Collected data entries:
= Beginning of Section =

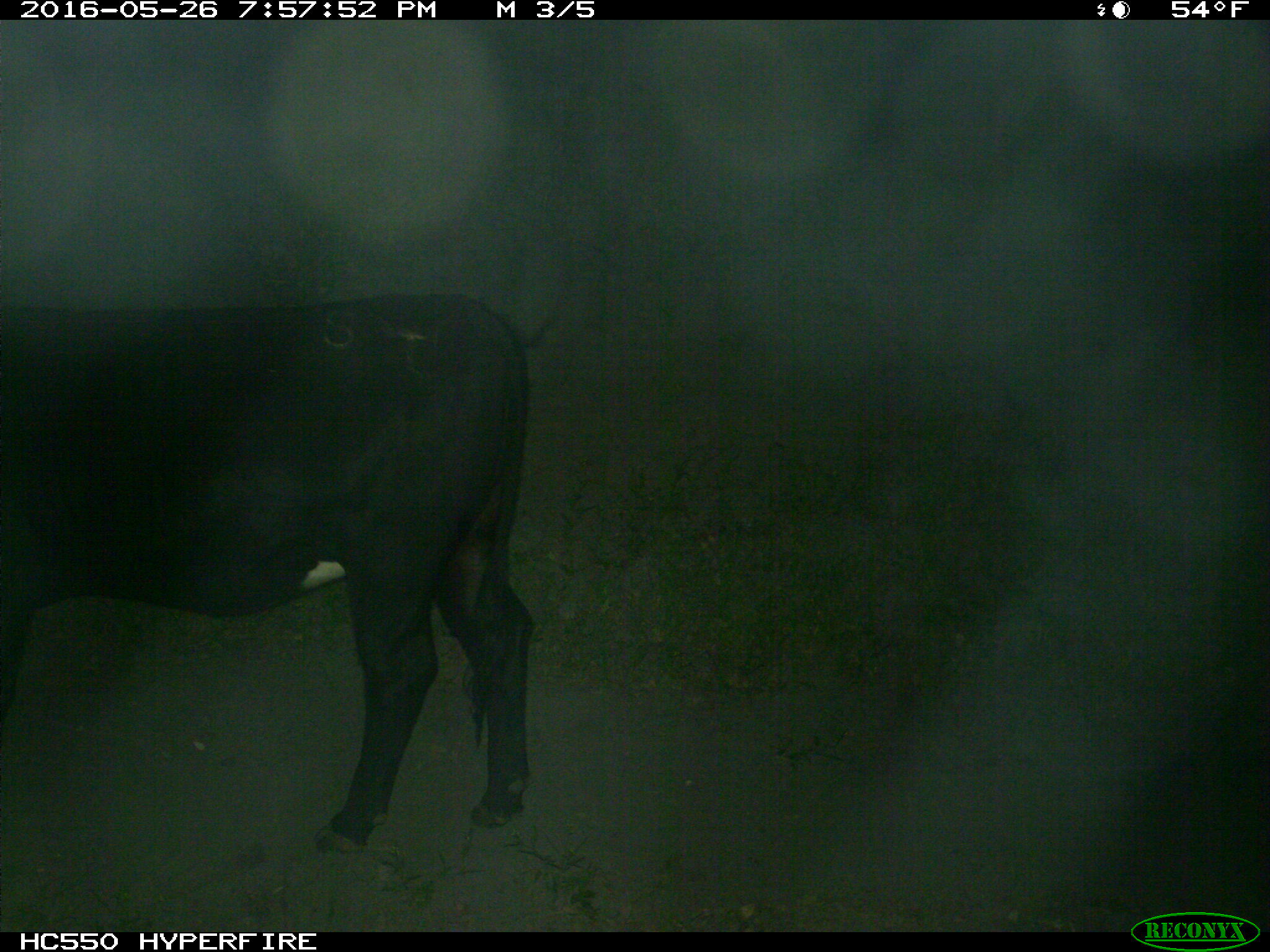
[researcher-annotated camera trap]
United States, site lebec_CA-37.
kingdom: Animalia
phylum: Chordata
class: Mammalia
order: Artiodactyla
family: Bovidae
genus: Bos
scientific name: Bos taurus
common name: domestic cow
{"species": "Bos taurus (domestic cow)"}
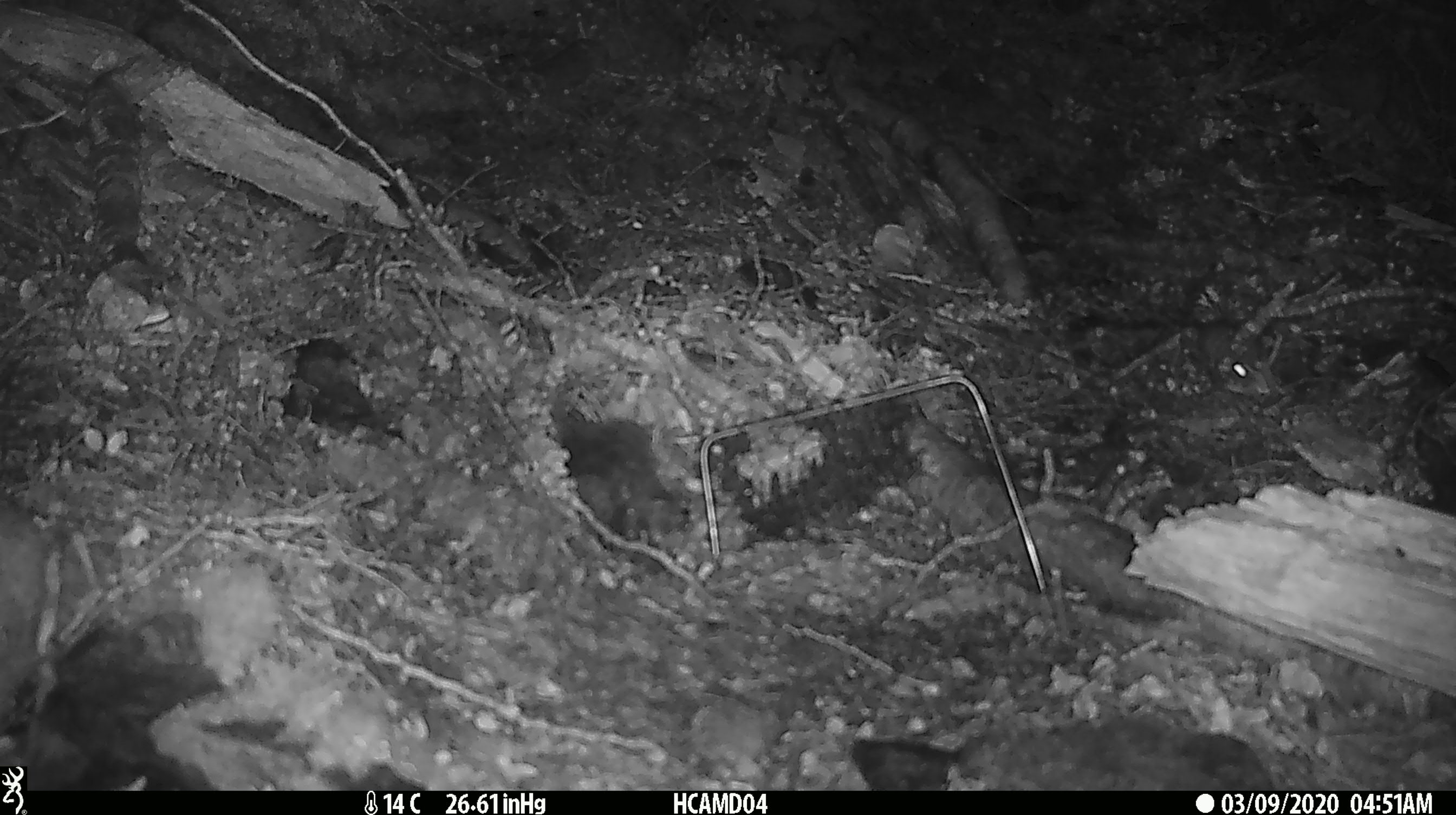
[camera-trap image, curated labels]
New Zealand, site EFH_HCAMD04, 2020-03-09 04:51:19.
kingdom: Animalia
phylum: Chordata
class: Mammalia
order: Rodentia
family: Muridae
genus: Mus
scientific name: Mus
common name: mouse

= End of Section =

• _Activity_: Lines from the one holding "order: Artiodactyla" to the end of the data, both ends included, are to be given again exactly; no pictures belong in the copy.

• _Completed task_:
order: Artiodactyla
family: Bovidae
genus: Bos
scientific name: Bos taurus
common name: domestic cow
{"species": "Bos taurus (domestic cow)"}
[camera-trap image, curated labels]
New Zealand, site EFH_HCAMD04, 2020-03-09 04:51:19.
kingdom: Animalia
phylum: Chordata
class: Mammalia
order: Rodentia
family: Muridae
genus: Mus
scientific name: Mus
common name: mouse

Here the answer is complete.